Start of DATASET EXCERPTS

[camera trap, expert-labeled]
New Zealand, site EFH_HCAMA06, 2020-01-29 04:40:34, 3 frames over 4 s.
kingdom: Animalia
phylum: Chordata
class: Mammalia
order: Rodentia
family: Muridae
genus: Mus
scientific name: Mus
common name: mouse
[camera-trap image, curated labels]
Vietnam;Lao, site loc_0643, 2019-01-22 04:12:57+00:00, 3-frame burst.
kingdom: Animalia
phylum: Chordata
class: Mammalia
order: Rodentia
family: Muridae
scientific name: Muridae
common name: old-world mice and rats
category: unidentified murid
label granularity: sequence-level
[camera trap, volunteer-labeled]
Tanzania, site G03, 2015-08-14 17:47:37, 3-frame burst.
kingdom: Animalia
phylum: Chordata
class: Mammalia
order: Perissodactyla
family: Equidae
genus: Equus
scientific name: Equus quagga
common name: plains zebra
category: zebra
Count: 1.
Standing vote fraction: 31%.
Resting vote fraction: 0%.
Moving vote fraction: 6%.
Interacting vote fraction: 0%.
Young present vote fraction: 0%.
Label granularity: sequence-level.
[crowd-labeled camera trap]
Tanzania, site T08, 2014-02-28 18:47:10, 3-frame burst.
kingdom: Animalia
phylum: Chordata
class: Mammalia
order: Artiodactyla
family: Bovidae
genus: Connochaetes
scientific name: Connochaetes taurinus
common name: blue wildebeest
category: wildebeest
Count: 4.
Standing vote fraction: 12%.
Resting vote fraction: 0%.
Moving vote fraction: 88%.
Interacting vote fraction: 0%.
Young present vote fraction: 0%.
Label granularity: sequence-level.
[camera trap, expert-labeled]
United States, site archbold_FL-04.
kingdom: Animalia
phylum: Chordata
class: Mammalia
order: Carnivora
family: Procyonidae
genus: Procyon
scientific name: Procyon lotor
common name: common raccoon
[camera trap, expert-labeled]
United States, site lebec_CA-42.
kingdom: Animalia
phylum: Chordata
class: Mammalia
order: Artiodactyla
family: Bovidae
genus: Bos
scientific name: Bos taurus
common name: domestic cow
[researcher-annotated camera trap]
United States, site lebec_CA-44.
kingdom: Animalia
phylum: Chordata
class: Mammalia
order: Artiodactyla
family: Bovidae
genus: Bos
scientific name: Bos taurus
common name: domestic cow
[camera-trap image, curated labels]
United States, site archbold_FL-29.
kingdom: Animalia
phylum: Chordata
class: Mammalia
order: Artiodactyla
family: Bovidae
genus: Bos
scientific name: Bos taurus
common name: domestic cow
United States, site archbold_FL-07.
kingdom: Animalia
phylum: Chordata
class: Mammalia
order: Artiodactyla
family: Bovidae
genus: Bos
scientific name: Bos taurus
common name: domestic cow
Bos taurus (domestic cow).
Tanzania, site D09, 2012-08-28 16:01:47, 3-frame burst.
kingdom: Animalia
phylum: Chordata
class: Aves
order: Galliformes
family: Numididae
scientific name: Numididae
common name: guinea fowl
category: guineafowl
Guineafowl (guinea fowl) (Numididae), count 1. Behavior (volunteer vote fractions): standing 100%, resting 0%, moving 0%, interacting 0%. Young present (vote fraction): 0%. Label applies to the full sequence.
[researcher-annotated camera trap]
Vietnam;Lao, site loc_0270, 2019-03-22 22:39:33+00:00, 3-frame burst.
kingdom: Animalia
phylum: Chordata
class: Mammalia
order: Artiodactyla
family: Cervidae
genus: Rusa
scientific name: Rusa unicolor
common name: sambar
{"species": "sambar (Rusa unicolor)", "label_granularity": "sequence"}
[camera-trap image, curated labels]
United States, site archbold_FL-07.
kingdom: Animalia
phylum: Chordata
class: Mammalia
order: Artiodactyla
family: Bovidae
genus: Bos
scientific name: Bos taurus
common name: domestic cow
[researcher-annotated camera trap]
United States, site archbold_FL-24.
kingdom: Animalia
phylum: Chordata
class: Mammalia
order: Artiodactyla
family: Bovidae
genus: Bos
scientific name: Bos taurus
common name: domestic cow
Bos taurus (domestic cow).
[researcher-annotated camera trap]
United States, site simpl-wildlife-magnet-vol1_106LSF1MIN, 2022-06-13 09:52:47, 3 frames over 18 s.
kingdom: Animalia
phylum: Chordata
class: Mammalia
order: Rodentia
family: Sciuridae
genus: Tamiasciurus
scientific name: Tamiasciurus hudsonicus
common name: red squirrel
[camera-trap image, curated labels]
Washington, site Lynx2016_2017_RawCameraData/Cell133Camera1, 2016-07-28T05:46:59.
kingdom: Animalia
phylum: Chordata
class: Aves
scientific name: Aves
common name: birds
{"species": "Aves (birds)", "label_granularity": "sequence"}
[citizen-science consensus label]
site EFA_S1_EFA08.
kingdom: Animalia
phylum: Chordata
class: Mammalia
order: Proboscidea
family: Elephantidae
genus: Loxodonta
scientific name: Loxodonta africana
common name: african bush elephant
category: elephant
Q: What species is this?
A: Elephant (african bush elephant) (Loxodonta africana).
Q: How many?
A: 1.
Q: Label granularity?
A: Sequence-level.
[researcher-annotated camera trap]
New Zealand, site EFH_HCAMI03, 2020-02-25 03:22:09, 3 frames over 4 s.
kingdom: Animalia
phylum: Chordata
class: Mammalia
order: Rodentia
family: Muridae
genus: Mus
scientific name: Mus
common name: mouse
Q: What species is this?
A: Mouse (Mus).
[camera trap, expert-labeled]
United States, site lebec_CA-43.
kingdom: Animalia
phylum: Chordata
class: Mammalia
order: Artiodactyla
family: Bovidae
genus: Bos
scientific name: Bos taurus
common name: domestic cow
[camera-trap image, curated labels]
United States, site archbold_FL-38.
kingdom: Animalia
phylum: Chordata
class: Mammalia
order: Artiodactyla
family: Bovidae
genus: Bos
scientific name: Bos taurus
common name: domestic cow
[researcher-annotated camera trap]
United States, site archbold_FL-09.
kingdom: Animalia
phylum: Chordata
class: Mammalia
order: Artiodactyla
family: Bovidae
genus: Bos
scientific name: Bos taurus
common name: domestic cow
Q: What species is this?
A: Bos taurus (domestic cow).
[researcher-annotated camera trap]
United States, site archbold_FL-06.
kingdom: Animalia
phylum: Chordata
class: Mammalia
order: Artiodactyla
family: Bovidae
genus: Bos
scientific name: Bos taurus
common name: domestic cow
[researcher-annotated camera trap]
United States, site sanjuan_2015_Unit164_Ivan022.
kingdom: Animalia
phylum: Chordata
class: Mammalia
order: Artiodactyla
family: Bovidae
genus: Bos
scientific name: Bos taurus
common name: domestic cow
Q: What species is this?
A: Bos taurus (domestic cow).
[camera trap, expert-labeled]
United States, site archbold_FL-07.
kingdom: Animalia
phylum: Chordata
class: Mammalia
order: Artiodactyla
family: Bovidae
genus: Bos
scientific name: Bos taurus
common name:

End of DATASET EXCERPTS

_EXERCISE DETAILS_
May I have the entries returned exactly, with every line in place?

_RESULT_
[camera trap, expert-labeled]
New Zealand, site EFH_HCAMA06, 2020-01-29 04:40:34, 3 frames over 4 s.
kingdom: Animalia
phylum: Chordata
class: Mammalia
order: Rodentia
family: Muridae
genus: Mus
scientific name: Mus
common name: mouse
[camera-trap image, curated labels]
Vietnam;Lao, site loc_0643, 2019-01-22 04:12:57+00:00, 3-frame burst.
kingdom: Animalia
phylum: Chordata
class: Mammalia
order: Rodentia
family: Muridae
scientific name: Muridae
common name: old-world mice and rats
category: unidentified murid
label granularity: sequence-level
[camera trap, volunteer-labeled]
Tanzania, site G03, 2015-08-14 17:47:37, 3-frame burst.
kingdom: Animalia
phylum: Chordata
class: Mammalia
order: Perissodactyla
family: Equidae
genus: Equus
scientific name: Equus quagga
common name: plains zebra
category: zebra
Count: 1.
Standing vote fraction: 31%.
Resting vote fraction: 0%.
Moving vote fraction: 6%.
Interacting vote fraction: 0%.
Young present vote fraction: 0%.
Label granularity: sequence-level.
[crowd-labeled camera trap]
Tanzania, site T08, 2014-02-28 18:47:10, 3-frame burst.
kingdom: Animalia
phylum: Chordata
class: Mammalia
order: Artiodactyla
family: Bovidae
genus: Connochaetes
scientific name: Connochaetes taurinus
common name: blue wildebeest
category: wildebeest
Count: 4.
Standing vote fraction: 12%.
Resting vote fraction: 0%.
Moving vote fraction: 88%.
Interacting vote fraction: 0%.
Young present vote fraction: 0%.
Label granularity: sequence-level.
[camera trap, expert-labeled]
United States, site archbold_FL-04.
kingdom: Animalia
phylum: Chordata
class: Mammalia
order: Carnivora
family: Procyonidae
genus: Procyon
scientific name: Procyon lotor
common name: common raccoon
[camera trap, expert-labeled]
United States, site lebec_CA-42.
kingdom: Animalia
phylum: Chordata
class: Mammalia
order: Artiodactyla
family: Bovidae
genus: Bos
scientific name: Bos taurus
common name: domestic cow
[researcher-annotated camera trap]
United States, site lebec_CA-44.
kingdom: Animalia
phylum: Chordata
class: Mammalia
order: Artiodactyla
family: Bovidae
genus: Bos
scientific name: Bos taurus
common name: domestic cow
[camera-trap image, curated labels]
United States, site archbold_FL-29.
kingdom: Animalia
phylum: Chordata
class: Mammalia
order: Artiodactyla
family: Bovidae
genus: Bos
scientific name: Bos taurus
common name: domestic cow
United States, site archbold_FL-07.
kingdom: Animalia
phylum: Chordata
class: Mammalia
order: Artiodactyla
family: Bovidae
genus: Bos
scientific name: Bos taurus
common name: domestic cow
Bos taurus (domestic cow).
Tanzania, site D09, 2012-08-28 16:01:47, 3-frame burst.
kingdom: Animalia
phylum: Chordata
class: Aves
order: Galliformes
family: Numididae
scientific name: Numididae
common name: guinea fowl
category: guineafowl
Guineafowl (guinea fowl) (Numididae), count 1. Behavior (volunteer vote fractions): standing 100%, resting 0%, moving 0%, interacting 0%. Young present (vote fraction): 0%. Label applies to the full sequence.
[researcher-annotated camera trap]
Vietnam;Lao, site loc_0270, 2019-03-22 22:39:33+00:00, 3-frame burst.
kingdom: Animalia
phylum: Chordata
class: Mammalia
order: Artiodactyla
family: Cervidae
genus: Rusa
scientific name: Rusa unicolor
common name: sambar
{"species": "sambar (Rusa unicolor)", "label_granularity": "sequence"}
[camera-trap image, curated labels]
United States, site archbold_FL-07.
kingdom: Animalia
phylum: Chordata
class: Mammalia
order: Artiodactyla
family: Bovidae
genus: Bos
scientific name: Bos taurus
common name: domestic cow
[researcher-annotated camera trap]
United States, site archbold_FL-24.
kingdom: Animalia
phylum: Chordata
class: Mammalia
order: Artiodactyla
family: Bovidae
genus: Bos
scientific name: Bos taurus
common name: domestic cow
Bos taurus (domestic cow).
[researcher-annotated camera trap]
United States, site simpl-wildlife-magnet-vol1_106LSF1MIN, 2022-06-13 09:52:47, 3 frames over 18 s.
kingdom: Animalia
phylum: Chordata
class: Mammalia
order: Rodentia
family: Sciuridae
genus: Tamiasciurus
scientific name: Tamiasciurus hudsonicus
common name: red squirrel
[camera-trap image, curated labels]
Washington, site Lynx2016_2017_RawCameraData/Cell133Camera1, 2016-07-28T05:46:59.
kingdom: Animalia
phylum: Chordata
class: Aves
scientific name: Aves
common name: birds
{"species": "Aves (birds)", "label_granularity": "sequence"}
[citizen-science consensus label]
site EFA_S1_EFA08.
kingdom: Animalia
phylum: Chordata
class: Mammalia
order: Proboscidea
family: Elephantidae
genus: Loxodonta
scientific name: Loxodonta africana
common name: african bush elephant
category: elephant
Q: What species is this?
A: Elephant (african bush elephant) (Loxodonta africana).
Q: How many?
A: 1.
Q: Label granularity?
A: Sequence-level.
[researcher-annotated camera trap]
New Zealand, site EFH_HCAMI03, 2020-02-25 03:22:09, 3 frames over 4 s.
kingdom: Animalia
phylum: Chordata
class: Mammalia
order: Rodentia
family: Muridae
genus: Mus
scientific name: Mus
common name: mouse
Q: What species is this?
A: Mouse (Mus).
[camera trap, expert-labeled]
United States, site lebec_CA-43.
kingdom: Animalia
phylum: Chordata
class: Mammalia
order: Artiodactyla
family: Bovidae
genus: Bos
scientific name: Bos taurus
common name: domestic cow
[camera-trap image, curated labels]
United States, site archbold_FL-38.
kingdom: Animalia
phylum: Chordata
class: Mammalia
order: Artiodactyla
family: Bovidae
genus: Bos
scientific name: Bos taurus
common name: domestic cow
[researcher-annotated camera trap]
United States, site archbold_FL-09.
kingdom: Animalia
phylum: Chordata
class: Mammalia
order: Artiodactyla
family: Bovidae
genus: Bos
scientific name: Bos taurus
common name: domestic cow
Q: What species is this?
A: Bos taurus (domestic cow).
[researcher-annotated camera trap]
United States, site archbold_FL-06.
kingdom: Animalia
phylum: Chordata
class: Mammalia
order: Artiodactyla
family: Bovidae
genus: Bos
scientific name: Bos taurus
common name: domestic cow
[researcher-annotated camera trap]
United States, site sanjuan_2015_Unit164_Ivan022.
kingdom: Animalia
phylum: Chordata
class: Mammalia
order: Artiodactyla
family: Bovidae
genus: Bos
scientific name: Bos taurus
common name: domestic cow
Q: What species is this?
A: Bos taurus (domestic cow).
[camera trap, expert-labeled]
United States, site archbold_FL-07.
kingdom: Animalia
phylum: Chordata
class: Mammalia
order: Artiodactyla
family: Bovidae
genus: Bos
scientific name: Bos taurus
common name:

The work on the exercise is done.